[The input Boundary: Start]

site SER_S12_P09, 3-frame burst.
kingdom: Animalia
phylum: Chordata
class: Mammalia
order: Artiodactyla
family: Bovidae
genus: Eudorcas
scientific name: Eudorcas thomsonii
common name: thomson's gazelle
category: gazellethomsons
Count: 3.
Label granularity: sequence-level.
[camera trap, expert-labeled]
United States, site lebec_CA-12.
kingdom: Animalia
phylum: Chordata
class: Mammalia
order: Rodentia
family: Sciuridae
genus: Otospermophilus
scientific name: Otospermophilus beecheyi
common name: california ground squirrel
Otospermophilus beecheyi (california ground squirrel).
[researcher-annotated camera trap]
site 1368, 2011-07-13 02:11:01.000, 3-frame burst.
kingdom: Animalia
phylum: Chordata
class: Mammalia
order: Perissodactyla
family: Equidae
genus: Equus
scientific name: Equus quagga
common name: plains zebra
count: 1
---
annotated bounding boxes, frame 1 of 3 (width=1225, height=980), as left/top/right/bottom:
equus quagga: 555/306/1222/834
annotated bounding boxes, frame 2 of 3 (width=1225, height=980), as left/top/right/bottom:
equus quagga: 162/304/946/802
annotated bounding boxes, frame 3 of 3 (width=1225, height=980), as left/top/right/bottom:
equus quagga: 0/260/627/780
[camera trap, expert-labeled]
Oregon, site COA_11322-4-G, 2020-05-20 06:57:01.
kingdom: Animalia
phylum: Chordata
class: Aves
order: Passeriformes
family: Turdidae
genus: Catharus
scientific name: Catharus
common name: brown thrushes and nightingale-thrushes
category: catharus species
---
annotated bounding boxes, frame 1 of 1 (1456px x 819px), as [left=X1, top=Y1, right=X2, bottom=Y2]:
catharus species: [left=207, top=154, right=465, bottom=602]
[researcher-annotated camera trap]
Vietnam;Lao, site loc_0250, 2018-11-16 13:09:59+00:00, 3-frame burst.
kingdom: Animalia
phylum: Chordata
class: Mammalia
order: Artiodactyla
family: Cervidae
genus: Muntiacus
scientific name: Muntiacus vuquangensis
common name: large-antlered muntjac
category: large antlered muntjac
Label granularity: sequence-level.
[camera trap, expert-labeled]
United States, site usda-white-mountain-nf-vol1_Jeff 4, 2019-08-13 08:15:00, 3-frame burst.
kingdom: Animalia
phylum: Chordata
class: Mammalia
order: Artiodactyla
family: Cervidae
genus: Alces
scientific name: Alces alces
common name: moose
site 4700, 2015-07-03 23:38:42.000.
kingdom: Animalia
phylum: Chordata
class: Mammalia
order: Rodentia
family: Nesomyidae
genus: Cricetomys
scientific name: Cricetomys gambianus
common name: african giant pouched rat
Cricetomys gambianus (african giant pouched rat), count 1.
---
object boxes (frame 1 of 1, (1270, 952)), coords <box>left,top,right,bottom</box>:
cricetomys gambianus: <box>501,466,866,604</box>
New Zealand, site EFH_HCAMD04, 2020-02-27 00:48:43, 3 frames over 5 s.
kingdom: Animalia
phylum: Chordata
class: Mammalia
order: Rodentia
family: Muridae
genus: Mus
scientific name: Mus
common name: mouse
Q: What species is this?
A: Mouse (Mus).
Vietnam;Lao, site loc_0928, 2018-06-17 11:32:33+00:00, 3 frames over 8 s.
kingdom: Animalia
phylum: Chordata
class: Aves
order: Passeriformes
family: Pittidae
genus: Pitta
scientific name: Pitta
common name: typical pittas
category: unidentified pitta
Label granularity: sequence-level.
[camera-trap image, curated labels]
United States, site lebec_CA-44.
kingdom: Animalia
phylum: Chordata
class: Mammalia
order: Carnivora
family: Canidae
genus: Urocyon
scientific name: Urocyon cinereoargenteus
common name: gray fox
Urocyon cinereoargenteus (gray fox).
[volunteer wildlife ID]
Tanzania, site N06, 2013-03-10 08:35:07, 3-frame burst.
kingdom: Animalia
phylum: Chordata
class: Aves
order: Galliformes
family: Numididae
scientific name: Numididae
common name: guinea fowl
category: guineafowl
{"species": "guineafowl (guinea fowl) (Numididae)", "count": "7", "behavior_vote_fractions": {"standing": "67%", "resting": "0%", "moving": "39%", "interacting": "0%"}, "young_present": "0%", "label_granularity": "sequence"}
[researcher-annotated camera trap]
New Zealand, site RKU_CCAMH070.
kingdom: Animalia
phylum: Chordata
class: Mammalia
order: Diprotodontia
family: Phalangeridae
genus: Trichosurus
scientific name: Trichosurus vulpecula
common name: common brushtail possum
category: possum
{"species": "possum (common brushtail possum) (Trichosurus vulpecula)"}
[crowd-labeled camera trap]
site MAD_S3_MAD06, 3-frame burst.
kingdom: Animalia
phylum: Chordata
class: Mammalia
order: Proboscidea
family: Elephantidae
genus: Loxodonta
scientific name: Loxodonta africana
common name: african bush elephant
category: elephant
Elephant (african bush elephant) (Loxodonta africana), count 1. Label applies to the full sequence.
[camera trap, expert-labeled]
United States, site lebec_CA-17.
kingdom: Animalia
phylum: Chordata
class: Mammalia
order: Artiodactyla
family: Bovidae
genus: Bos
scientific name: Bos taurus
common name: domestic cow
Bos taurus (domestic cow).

[The input Boundary: End]

What is expected:
Copy the records above exactly, please, but only from the first line through the line containing "genus: Equus".

Answer section:
site SER_S12_P09, 3-frame burst.
kingdom: Animalia
phylum: Chordata
class: Mammalia
order: Artiodactyla
family: Bovidae
genus: Eudorcas
scientific name: Eudorcas thomsonii
common name: thomson's gazelle
category: gazellethomsons
Count: 3.
Label granularity: sequence-level.
[camera trap, expert-labeled]
United States, site lebec_CA-12.
kingdom: Animalia
phylum: Chordata
class: Mammalia
order: Rodentia
family: Sciuridae
genus: Otospermophilus
scientific name: Otospermophilus beecheyi
common name: california ground squirrel
Otospermophilus beecheyi (california ground squirrel).
[researcher-annotated camera trap]
site 1368, 2011-07-13 02:11:01.000, 3-frame burst.
kingdom: Animalia
phylum: Chordata
class: Mammalia
order: Perissodactyla
family: Equidae
genus: Equus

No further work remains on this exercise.